Por su parte, Kamala Harris ha escogido en Tim Walz lo que a primera vista parece ser una niñera, pero la dupla quizá se acerque más al equilibrio de Kennedy y Johnson. Obviamente, hay contraste: una mujer de color formada entre la élite de California y un hombre blanco de ascendencia humilde en un estado rural, veterano de la Guardia Nacional, maestro de escuela y entrenador de fútbol americano. Pero Walz es un político astuto que sorprende más allá de su apariencia campechana. Es un buen orador que sabe usar el humor y evitar palabras y conceptos rebuscados, y se proyecta muy bien en la televisión. Tiene una intuición innata para atacar sin parecer malintencionado; de ahí sale su acierto al calificar a los republicanos como «weird» («raros»), que se convirtió en viral y sin dudas decidió su selección. Walz tiene un récord progresista que lo acerca a la base liberal y al público joven. En cuanto al conteo electoral, si bien proviene de Minnesota, que tiene relativamente pocos votos electorales y ha votado demócrata en el pasado, Walz tiene la posibilidad de conectar muy bien —definitivamente mejor que Harris— con audiencias rurales y suburbanas en Michigan, Wisconsin, Ohio, Pensilvania, e incluso en Virginia, Nevada o Carolina del Norte. En su contra tiene varios aspectos de su desempeño como gobernador, los cuales abren líneas de ataque para que la campaña Trump/Vance lo pinte como de extrema izquierda. Por ejemplo, la respuesta a los disturbios tras la muerte de George Floyd o su decisión de darles licencia de conducir a emigrantes indocumentados; ambos, temas que resuenan entre la base conservadora.
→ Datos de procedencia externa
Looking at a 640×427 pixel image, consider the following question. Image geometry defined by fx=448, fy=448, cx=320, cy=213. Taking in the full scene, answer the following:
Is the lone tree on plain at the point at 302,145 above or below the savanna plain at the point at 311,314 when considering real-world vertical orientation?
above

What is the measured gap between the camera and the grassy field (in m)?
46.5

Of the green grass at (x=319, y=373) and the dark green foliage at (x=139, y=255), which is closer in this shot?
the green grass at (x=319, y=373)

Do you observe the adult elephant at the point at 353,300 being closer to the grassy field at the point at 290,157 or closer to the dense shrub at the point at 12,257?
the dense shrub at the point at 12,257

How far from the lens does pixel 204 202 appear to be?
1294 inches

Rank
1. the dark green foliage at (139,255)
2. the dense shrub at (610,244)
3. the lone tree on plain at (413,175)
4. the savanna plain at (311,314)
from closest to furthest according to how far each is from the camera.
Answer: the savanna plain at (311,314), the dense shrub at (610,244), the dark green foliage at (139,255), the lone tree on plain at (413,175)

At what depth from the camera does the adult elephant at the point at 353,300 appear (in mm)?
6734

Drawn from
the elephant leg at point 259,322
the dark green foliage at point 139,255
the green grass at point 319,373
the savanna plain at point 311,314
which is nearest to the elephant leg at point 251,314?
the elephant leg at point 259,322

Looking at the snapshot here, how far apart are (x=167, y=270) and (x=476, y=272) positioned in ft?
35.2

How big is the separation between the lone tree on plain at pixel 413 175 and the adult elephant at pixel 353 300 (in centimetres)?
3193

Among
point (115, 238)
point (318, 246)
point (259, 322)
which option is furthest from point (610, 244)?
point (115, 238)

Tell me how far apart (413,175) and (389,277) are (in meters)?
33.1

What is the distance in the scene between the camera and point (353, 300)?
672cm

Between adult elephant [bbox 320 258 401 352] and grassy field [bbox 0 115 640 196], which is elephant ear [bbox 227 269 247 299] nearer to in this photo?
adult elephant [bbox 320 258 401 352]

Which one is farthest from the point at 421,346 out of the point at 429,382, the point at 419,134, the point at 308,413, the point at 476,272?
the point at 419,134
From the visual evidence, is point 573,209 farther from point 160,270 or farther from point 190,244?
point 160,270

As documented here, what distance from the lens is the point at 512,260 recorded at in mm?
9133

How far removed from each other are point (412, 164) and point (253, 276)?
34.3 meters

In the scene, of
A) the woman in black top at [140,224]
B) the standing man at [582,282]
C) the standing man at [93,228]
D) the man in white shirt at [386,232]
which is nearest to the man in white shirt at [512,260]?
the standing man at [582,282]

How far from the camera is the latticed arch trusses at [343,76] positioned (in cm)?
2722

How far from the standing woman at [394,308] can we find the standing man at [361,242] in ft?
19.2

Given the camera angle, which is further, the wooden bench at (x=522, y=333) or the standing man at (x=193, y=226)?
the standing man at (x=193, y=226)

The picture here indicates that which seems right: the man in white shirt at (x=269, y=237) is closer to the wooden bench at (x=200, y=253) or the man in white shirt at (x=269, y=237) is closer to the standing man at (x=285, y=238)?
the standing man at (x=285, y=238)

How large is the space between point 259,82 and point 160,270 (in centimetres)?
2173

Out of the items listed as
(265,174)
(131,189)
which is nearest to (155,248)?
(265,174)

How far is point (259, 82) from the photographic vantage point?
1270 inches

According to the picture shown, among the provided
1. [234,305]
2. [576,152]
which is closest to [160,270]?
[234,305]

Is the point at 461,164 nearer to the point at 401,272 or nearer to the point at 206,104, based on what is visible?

Las dos selecciones, Vance y Walz, son símbolo de confianza al interior de las respectivas campañas, más enfocadas en motivar a sus respectivas bases que en atraer votos del campo contrario. La decisión de Trump vino en un momento en que estaba en alza, tras la debacle de Biden en el debate televisivo. La de Harris llega también en un momento de euforia después de su meteórica arrancada y a menos de dos semanas del inicio de la Convención Demócrata, que le dará otro impulso. Está por ver si Vance ayuda a Trump a matizar su lenguaje, dejando los insultos y apelando a un público más amplio con el tema económico, el cual maneja muy bien, o si Walz resuena entre las audiencias rurales y suburbanas que fueron clave para que Biden ganara en 2020, además de consolidar el voto anti-Trump. En una elección sui géneris como esta, la historia puede reescribirse.